▶ _ABOUT THIS TASK_
Copy out the passage of the chess tournament blog post between "First round I was" and "worse enemy ones.", inclusive.

▶ _DOCUMENT SEGMENT_

Everybody has a bad tournament: Sant Boi 2016

Everybody has a bad tournament: Sant Boi 2016

Sep 14, 2016, 5:23 PM |

Hi again. In my last post I wrote a recap of my first year of chess and was prepared to start my second year at the same tournament I started the first one: Sant Boi.

This time I could not join the weakest group and I had to play the strongest one, the group B (group A was actually a closed round-robin tournament).

Here are the games played in this OTB tournament. This was an open tournament with 43 players in which I was the 22th of the startink ranking, mostly due because I was a bit overrated by FIDE due to the good (and sometimes lucky) results at Sant Martí Classic. My starting ratings were 1962 (FCE) and 1862 (FIDE). I will note FIDE ratings when reporting the games unlike previous tournaments, where I used catalan ratings.

 I've done the analysis and this article for my own use and reference. I doubt they can be useful for anybody else, so you're warned

Now the games.

First round (0/0), table 1 as white vs 2144

First round I was paired with Josep Chalmeta, first player in the starting rank and Catalan Master. As expected I lost the game, and I did my best to lose it.

Mistakes & Lessons learned:

  • Once I placed my pieces at good places for an attack I did not continue it, and instead started to worry about enemy threats to the point of exchanging my best pieces for worse enemy ones.
  • I handled timing really badly and did too much preparation to my active/breaking moves, thus allowing my opponent to defend and even to take the initiative.
  • I stopped analyzing concrete positions and variations once my attacking chances and me got frustrated.
  • I played very badly the pawn attack against enemy king. Not only I was not able to open any line against enemy king, but I placed myself all pawns at squares the same colour than my bishop and entered a lost endgame.

Second round (0/1), table 18 as black vs 1763

The second round I had to play against one of the last players in the starting rank. The problem was that "weakest" players had a playing strength similar to my own strength, so it would not be easy. And actually I won because a blunder of my opponent in an ending I had still to work hard to get a draw from.

Mistakes & Lessons learned:

  • Again I mixed plans or left previous plans unfinished.
  • I prepared too much my breaking moves, losing any opportunity of getting a decisive attack.
  • When replacing a piece I should not only think what the piece will do at its new location, but also what it was doing at its original one.

Third round (1/2), table 6 as black vs 2081

The third round I was paired again with a strong opponent. I played a Stonewall Dutch and, as it happens too many times to me, I got a weak pawn after the exchanges in the middle of the board. First, trying to hold the weak pawn, and then defending against actual or imaginary threats, I neglected development of the queenside and was overplayed at kingside.

▶ _RECORDED INFORMATION_
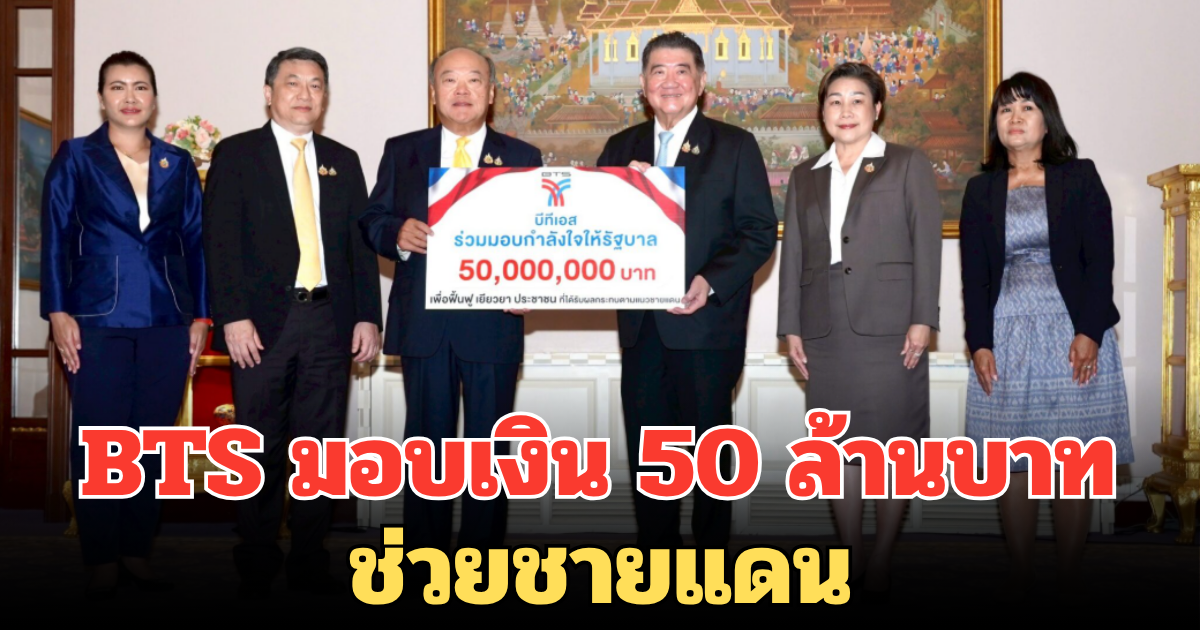 BTS มอบเงิน 50 ล้านบาท ช่วยชายแดน ส่งแรงใจประชาชน-ทหารกล้าผู้เสียสละ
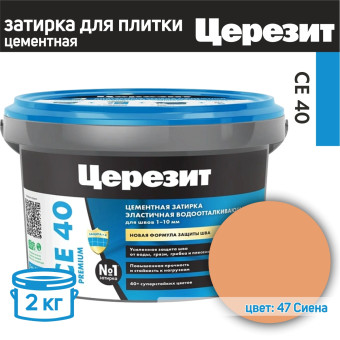Затирка Ceresit CE 40 Premium №47 сиена 2 кг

▶ _RESPONSE AREA_
First round I was paired with Josep Chalmeta, first player in the starting rank and Catalan Master. As expected I lost the game, and I did my best to lose it.

Mistakes & Lessons learned:

  • Once I placed my pieces at good places for an attack I did not continue it, and instead started to worry about enemy threats to the point of exchanging my best pieces for worse enemy ones.